Does the evolution of complexity all come down to energy constraints?
Yes, in a way. I’d say that bacteria and archaea are constrained by energy and the acquisition of mitochondria releases that constraint on the eukaryotes. But then eukaryotes become constrained by the fact that they have a population of cells living inside them with their own agenda.
Eukaryotes have got multi-bacterial power, like multi-horsepower, if you like, without the overhead. They got rid of all the genes in the mitochondria that they don’t actually need for respiration and either lost them or transferred them to the nucleus and repurposed them for something else.
So eukaryotes have genomic asymmetry—massive nuclear genomes sustained by tiny mitochondrial genomes. Something we never see in bacteria. And that has a perverse and unexpected benefit for the host cell. That’s just the raw material for complexity—it doesn’t force complexity on you, but it makes it possible.
You calculated the power per megabase across various cell sizes, and it was almost identical for the tiniest prokaryotic cell and the largest eukaryotic cell…
It’s not surprising that a cell has enough energy to support its own genome, but not much more—that’s just optimization. The real surprise is that the energy per gene is so different—a eukaryotic gene commands up to 200,000 times more energy than an equivalent prokaryotic one. That measure is really the energy required to express that gene as a protein. If you have 100,000 times more energy per gene, that doesn’t mean you’re going to have 100,000 more genes. It just means the number of proteins you can express increases by 100,000-fold. Abundant gene expression makes all the difference to cell size and complexity.
THE GAME OF LIFE
Do you think there’s other life in the universe—and if so, do you think it’s cell based?
Yes and yes. What all life does on Earth is reduce carbon dioxide with hydrogen. But hydrogen and carbon dioxide don’t react easily. You need proton gradients, an electrochemical charge across a membrane, to drive the reaction. So we’re dealing with hydrogen, carbon dioxide, and proton gradients—these are found naturally in a particular type of alkaline hydrothermal vent in the ocean, produced by a chemical reaction between water and rock.

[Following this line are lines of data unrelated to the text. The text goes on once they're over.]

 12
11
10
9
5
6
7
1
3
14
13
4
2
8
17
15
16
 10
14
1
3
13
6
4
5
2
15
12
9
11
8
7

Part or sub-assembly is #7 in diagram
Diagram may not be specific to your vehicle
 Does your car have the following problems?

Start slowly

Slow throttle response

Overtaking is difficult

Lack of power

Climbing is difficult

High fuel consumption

What that means is any wet, rocky planet is likely to have the right conditions for life. And that means that life should be everywhere. There are projected to be about 40 billion wet, rocky—Earth-like—planets in the Milky Way.
You simulated this in a benchtop reactor—what did you find?

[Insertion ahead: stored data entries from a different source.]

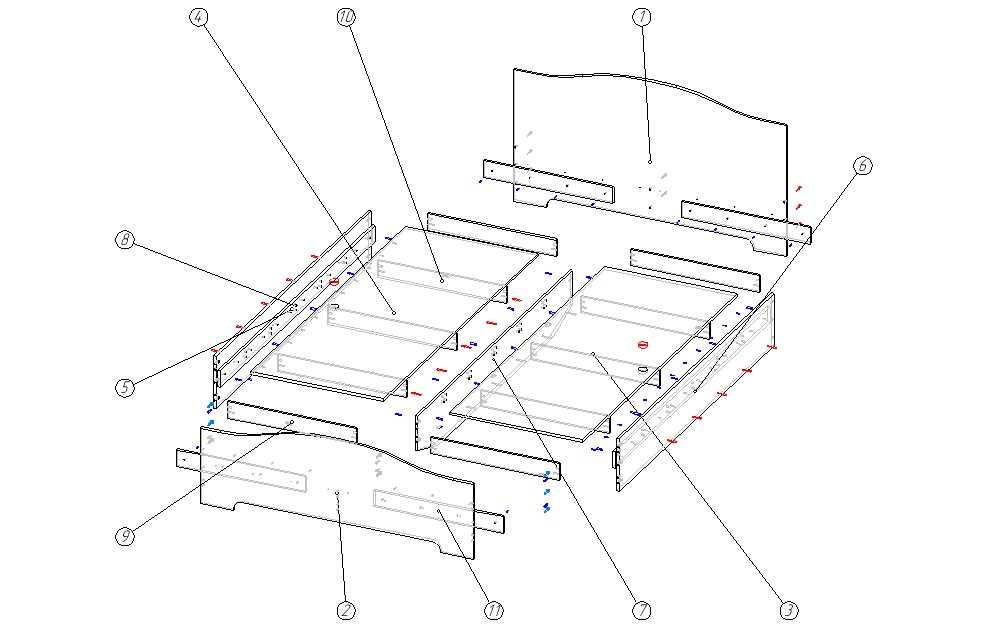 4
10
1
6
8
5
9
2
11
7
3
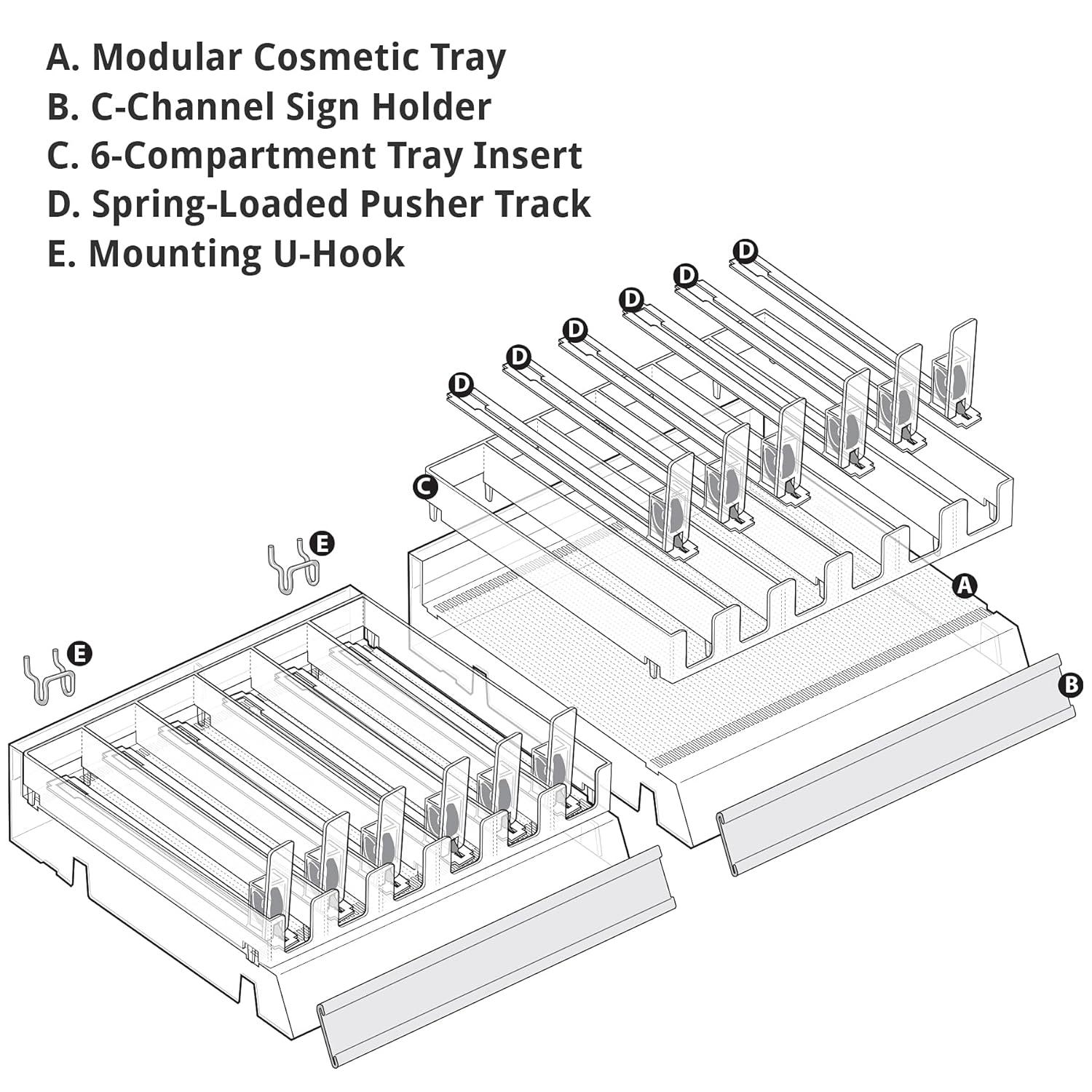 A. Modular Cosmetic Tray
B. C-Channel Sign Holder
C. 6-Compartment Tray Insert
D. Spring-Loaded Pusher Track
E. Mounting U-Hook

D
D
D
D
D
D
C
E
E
A
B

We’re trying to simulate the conditions in alkaline hydrothermal vents. We infused warm alkaline fluids from below into the barrel of the reactor that held essentially an acidic ocean, simulating oceans as we think they existed four billion years ago on Earth, in the absence of any oxygen. There was a lot of dissolved iron in the oceans back then, so we use specially precipitated iron sulfide to create the vent-like structures.
In the end, we get a little bit of formaldehyde. From formaldehyde, we’re able to make other things, including ribose and deoxyribose.
What do your boys, ages 8 and 10, think about what you study?
I had told them about the life cycle of slime molds. On the walk to school one day, they were making squelchy noises. Then, when one would manage to catch up to the other, they would both immediately put their hands over their heads. They were playing a life cycle of slime mold game. They were forming slugs, hence the slurping noises, and then converting themselves into mushrooms, or the fruiting body. So they take bits from my work that are fun and play games.
My wife paints mitochondria and other things under the name Odra Noel. So the boys could recognize mitochondria at the age of three or so!